Ela só não havia visto essa faceta do caráter de seu pai recentemente. Não mais; desde que Kratos ascendera ao trono do Deus da Guerra.

– Defenda-se como achar melhor. Você não precisa de meus bons votos para tanto, irmão.

Poseidon retorceu a barba novamente para esconder o sorriso largo. Zeus não foi capaz de notar, mas, de onde estava, Atena percebeu com muita clareza o que se passava. Tanto quanto Íris. A Mensageira dos Deuses saiu correndo.
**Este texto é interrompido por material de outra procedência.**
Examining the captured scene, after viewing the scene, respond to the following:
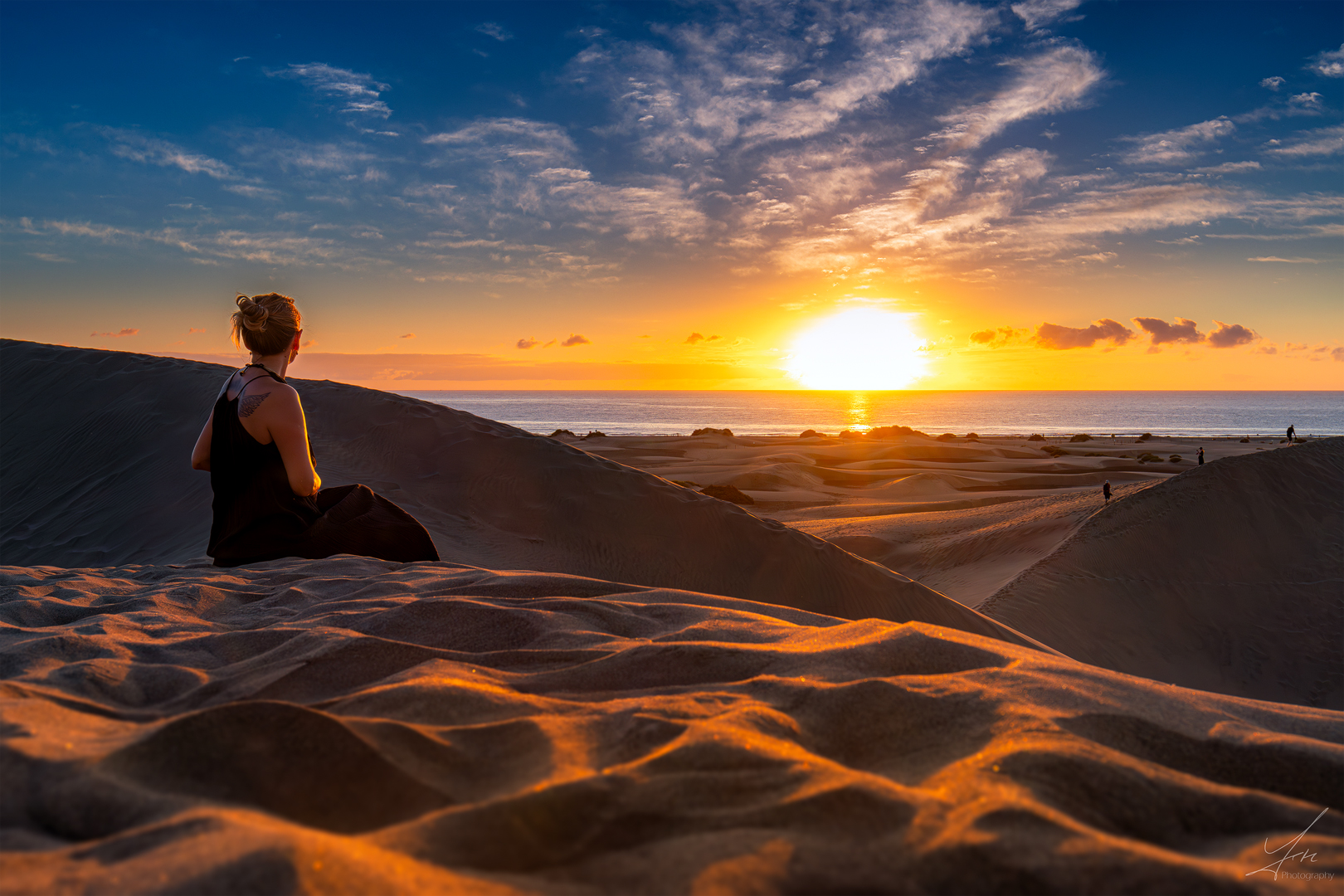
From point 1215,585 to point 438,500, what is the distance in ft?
25.7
Era como se a morte de Ares tivesse desencadeado uma ambição jamais vista entre os Olimpianos antes. Ao tempo em que muitos reclamavam da autoridade de Zeus, os mesmos se submetiam a ela para que pudessem correr atrás de seus próprios prazeres, tanto no Monte Olimpo quanto entre os mortais. Mas e agora? Poseidon e Íris não eram os únicos a aspirar ao trono, enquanto Zeus continuava a direcionar sua ira contra um mero mortal.

Kratos podia até ter sido um deus, mas apresentava menos perigo a Zeus do que muitos dos que permaneceram deuses.

Poseidon e Zeus continuaram trocando farpas depois que Atena os deixou, perguntando-se o que deveria fazer para restaurar a ordem entre os deuses. Depor seu próprio pai? Ou ajudar Kratos na busca por vingança? Ela prendeu o fôlego quando percebeu o rumo que seus pensamentos haviam tomado. Haveria de ter outro caminho que não a obrigasse a se opor a seu pai – ou ajudar aqueles que se opunham.

Haveria de ter.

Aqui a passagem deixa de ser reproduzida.